- [Instructions for the task]
Restate word for word the lines below that run from the one holding "No investment and IP not held" through the one holding "5. Create ginit/gshutdown", inclusive. Pictures don't belong in the copy.

(Transcribed page contents)
------------

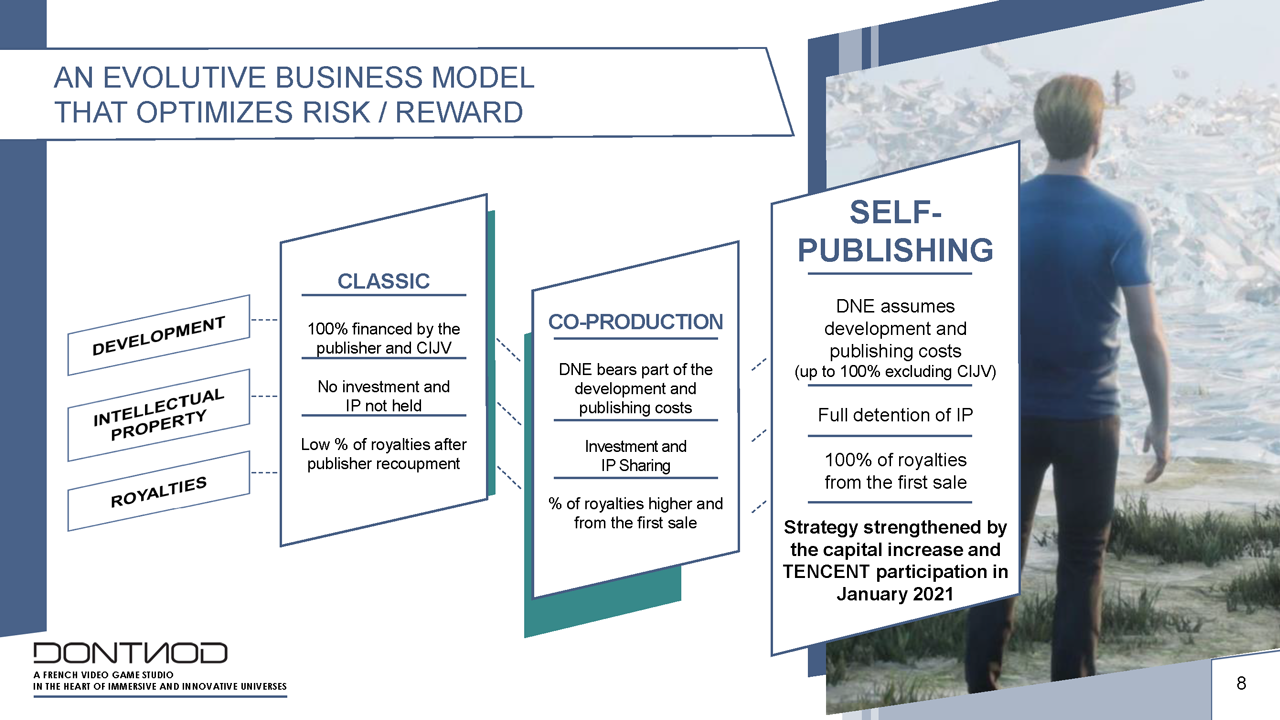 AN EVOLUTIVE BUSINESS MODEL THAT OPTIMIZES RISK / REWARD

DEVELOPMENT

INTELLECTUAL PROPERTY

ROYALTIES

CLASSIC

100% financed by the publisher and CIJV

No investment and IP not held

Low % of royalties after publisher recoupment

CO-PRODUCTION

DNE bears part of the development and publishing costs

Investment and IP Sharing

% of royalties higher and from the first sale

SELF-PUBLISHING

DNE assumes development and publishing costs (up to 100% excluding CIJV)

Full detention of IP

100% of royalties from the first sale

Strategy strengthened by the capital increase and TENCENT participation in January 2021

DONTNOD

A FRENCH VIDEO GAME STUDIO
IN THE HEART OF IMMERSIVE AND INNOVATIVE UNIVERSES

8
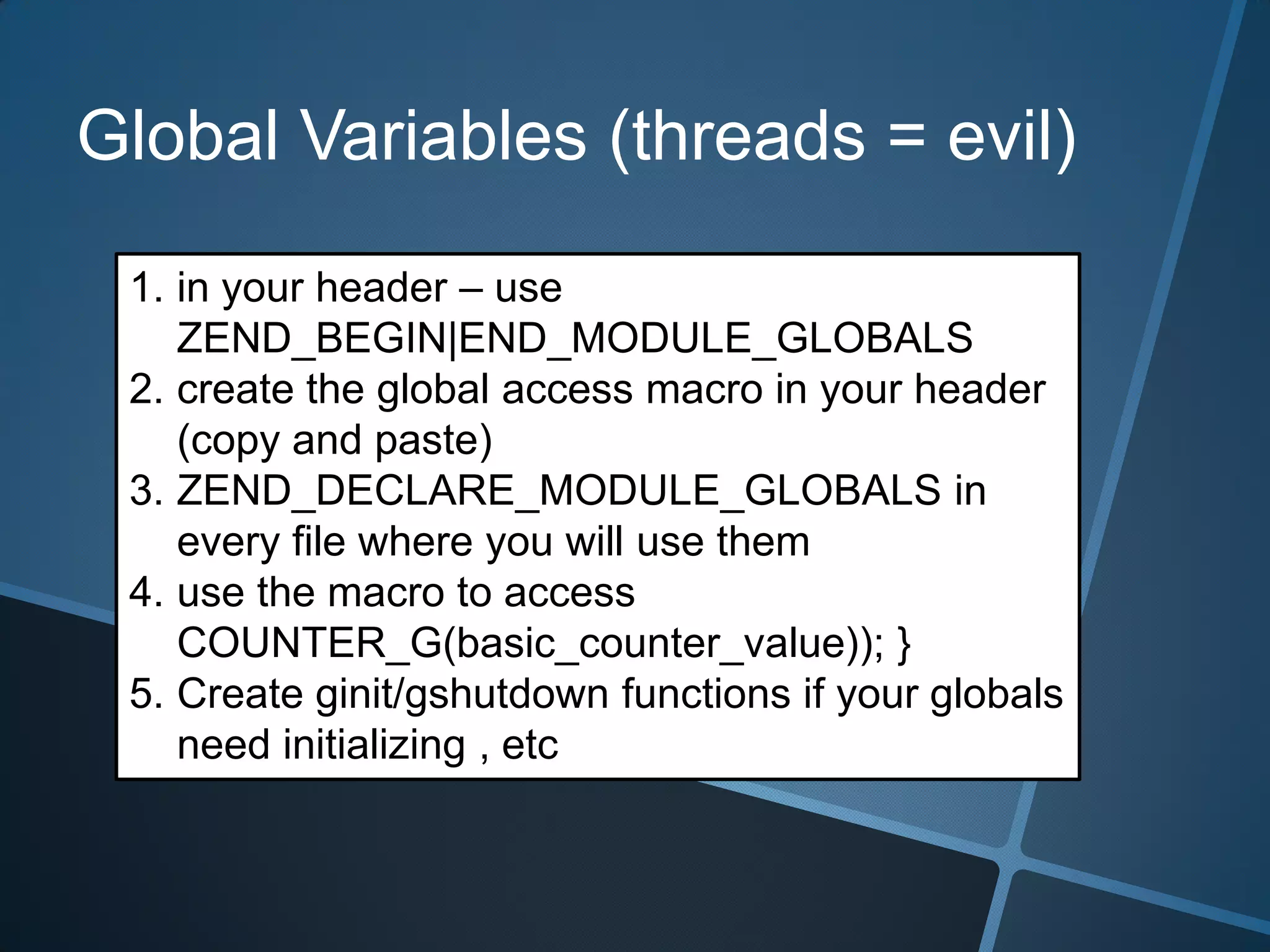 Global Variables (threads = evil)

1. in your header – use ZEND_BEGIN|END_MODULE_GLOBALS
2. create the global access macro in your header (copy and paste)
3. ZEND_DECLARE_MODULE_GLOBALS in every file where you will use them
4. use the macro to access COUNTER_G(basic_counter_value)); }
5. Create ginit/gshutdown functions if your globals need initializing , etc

------------

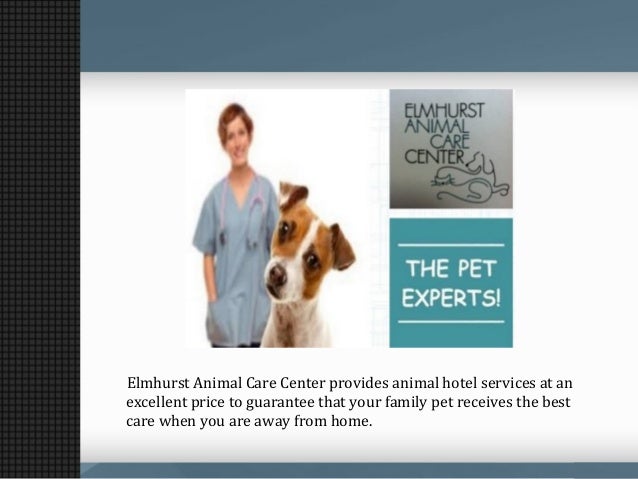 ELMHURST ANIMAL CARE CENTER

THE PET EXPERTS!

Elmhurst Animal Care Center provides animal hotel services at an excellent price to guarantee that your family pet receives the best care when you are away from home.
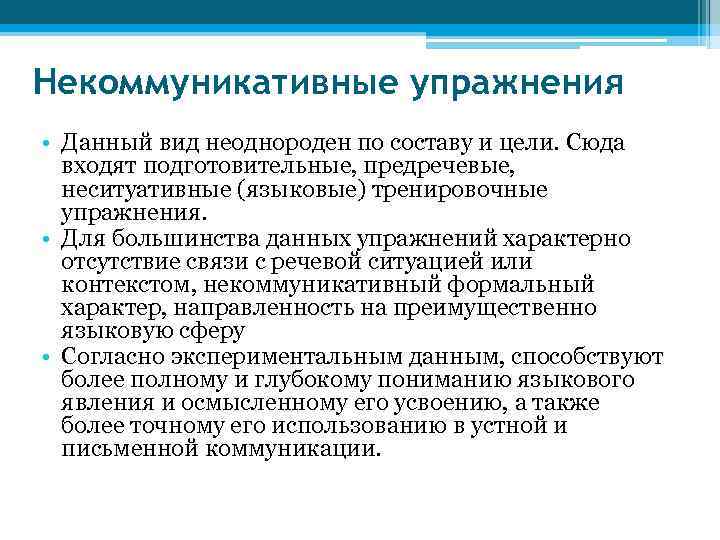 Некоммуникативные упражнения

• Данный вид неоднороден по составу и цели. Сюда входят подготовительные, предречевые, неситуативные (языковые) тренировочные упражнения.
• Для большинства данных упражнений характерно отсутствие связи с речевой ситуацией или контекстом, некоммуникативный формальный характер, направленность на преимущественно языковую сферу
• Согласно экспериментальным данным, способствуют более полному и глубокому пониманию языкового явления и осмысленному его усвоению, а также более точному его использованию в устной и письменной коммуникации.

------------

- [Task answer]
No investment and IP not held

Low % of royalties after publisher recoupment

CO-PRODUCTION

DNE bears part of the development and publishing costs

Investment and IP Sharing

% of royalties higher and from the first sale

SELF-PUBLISHING

DNE assumes development and publishing costs (up to 100% excluding CIJV)

Full detention of IP

100% of royalties from the first sale

Strategy strengthened by the capital increase and TENCENT participation in January 2021

DONTNOD

A FRENCH VIDEO GAME STUDIO
IN THE HEART OF IMMERSIVE AND INNOVATIVE UNIVERSES

8
 Global Variables (threads = evil)

1. in your header – use ZEND_BEGIN|END_MODULE_GLOBALS
2. create the global access macro in your header (copy and paste)
3. ZEND_DECLARE_MODULE_GLOBALS in every file where you will use them
4. use the macro to access COUNTER_G(basic_counter_value)); }
5. Create ginit/gshutdown functions if your globals need initializing , etc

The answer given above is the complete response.